• Job: Copy out the lines of the material word for word, starting with the line containing "As shown here, is" and going through the end of the material, including both.

• Entries shown:
= = = = = = =

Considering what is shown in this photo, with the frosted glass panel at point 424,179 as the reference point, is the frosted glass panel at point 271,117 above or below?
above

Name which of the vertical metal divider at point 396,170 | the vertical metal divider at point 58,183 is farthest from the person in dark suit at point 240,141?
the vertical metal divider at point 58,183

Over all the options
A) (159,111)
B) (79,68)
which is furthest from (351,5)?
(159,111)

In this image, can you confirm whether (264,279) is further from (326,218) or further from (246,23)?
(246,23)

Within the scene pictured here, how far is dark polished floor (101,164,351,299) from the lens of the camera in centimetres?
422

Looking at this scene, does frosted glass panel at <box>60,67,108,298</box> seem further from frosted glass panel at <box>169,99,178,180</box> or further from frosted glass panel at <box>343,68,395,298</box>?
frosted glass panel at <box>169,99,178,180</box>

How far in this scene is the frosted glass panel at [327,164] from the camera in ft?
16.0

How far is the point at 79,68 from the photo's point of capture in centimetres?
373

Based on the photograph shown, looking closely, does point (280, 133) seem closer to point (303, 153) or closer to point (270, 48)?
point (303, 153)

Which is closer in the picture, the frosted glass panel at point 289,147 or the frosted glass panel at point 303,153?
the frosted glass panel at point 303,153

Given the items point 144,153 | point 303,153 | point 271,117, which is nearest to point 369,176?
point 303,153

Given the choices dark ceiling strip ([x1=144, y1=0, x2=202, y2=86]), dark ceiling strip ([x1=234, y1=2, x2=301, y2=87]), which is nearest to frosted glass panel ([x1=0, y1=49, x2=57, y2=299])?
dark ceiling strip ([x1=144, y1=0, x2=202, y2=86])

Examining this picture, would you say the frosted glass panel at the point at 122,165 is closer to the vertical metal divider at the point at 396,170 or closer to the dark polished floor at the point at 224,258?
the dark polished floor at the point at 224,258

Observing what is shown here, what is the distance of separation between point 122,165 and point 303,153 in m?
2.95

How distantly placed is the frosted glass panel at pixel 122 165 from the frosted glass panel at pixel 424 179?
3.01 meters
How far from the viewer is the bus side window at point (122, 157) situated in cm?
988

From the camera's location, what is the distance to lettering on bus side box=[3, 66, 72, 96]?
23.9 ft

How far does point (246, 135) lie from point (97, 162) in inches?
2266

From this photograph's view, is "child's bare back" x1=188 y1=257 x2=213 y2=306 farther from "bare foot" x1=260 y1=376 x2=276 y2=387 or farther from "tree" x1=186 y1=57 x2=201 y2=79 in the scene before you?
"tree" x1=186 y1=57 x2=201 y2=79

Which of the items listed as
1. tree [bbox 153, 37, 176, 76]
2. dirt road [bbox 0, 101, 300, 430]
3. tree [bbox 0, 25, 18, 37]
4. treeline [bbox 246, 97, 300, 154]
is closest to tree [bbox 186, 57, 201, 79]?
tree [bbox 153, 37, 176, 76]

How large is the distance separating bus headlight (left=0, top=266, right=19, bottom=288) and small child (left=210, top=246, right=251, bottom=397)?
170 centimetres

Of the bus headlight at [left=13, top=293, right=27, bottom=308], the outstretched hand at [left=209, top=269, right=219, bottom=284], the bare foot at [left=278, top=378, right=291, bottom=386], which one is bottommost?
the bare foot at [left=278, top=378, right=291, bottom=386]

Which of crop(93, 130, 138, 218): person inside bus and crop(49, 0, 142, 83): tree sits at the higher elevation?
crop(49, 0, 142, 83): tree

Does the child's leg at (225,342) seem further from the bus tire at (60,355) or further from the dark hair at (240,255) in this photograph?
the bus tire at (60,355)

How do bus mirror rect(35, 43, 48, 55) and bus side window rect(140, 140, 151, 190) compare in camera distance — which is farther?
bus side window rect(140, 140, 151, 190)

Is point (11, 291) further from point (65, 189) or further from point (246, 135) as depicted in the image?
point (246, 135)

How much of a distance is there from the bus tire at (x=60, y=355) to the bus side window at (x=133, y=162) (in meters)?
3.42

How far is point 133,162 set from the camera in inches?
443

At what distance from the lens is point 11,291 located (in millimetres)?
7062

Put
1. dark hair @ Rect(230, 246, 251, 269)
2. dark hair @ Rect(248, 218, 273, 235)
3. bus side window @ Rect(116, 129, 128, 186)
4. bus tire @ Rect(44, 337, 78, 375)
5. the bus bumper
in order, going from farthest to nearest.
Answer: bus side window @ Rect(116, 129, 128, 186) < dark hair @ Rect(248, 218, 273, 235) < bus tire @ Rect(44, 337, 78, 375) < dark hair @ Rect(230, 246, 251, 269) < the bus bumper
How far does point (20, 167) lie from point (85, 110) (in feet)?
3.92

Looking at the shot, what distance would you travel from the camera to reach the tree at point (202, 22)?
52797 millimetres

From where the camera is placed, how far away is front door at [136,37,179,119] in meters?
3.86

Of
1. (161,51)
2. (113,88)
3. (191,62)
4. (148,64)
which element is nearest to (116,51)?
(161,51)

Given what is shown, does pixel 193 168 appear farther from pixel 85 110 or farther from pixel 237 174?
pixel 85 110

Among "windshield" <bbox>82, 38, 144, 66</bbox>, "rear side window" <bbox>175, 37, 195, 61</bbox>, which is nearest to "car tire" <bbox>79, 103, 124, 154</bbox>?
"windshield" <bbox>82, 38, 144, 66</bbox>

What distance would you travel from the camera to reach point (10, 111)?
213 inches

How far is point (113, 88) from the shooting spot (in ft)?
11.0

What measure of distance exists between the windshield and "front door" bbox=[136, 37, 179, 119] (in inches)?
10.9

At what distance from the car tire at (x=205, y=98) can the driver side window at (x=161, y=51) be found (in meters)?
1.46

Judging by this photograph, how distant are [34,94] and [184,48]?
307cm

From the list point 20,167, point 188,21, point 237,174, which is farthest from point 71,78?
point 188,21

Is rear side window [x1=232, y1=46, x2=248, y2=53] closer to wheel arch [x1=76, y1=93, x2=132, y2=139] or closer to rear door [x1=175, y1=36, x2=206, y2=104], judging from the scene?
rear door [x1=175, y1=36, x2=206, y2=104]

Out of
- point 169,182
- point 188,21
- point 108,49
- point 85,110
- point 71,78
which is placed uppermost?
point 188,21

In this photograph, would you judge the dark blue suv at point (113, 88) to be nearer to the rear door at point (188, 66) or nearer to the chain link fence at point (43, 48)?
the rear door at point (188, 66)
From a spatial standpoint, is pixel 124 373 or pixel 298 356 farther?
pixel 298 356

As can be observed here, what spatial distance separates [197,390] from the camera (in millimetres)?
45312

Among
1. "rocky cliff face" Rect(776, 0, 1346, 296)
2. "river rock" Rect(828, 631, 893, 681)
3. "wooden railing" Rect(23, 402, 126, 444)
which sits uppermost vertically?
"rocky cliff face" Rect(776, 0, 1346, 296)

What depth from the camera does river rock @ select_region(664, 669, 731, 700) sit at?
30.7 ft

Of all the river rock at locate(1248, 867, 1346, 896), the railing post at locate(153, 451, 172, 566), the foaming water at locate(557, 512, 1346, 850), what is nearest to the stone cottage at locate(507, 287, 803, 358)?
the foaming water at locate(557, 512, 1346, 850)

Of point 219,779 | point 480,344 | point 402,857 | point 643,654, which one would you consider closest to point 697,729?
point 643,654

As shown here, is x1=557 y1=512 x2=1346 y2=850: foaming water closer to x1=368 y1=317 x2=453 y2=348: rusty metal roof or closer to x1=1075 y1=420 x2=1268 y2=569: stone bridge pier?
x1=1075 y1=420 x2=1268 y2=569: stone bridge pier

= = = = = = =

• Full output:
As shown here, is x1=557 y1=512 x2=1346 y2=850: foaming water closer to x1=368 y1=317 x2=453 y2=348: rusty metal roof or closer to x1=1075 y1=420 x2=1268 y2=569: stone bridge pier?
x1=1075 y1=420 x2=1268 y2=569: stone bridge pier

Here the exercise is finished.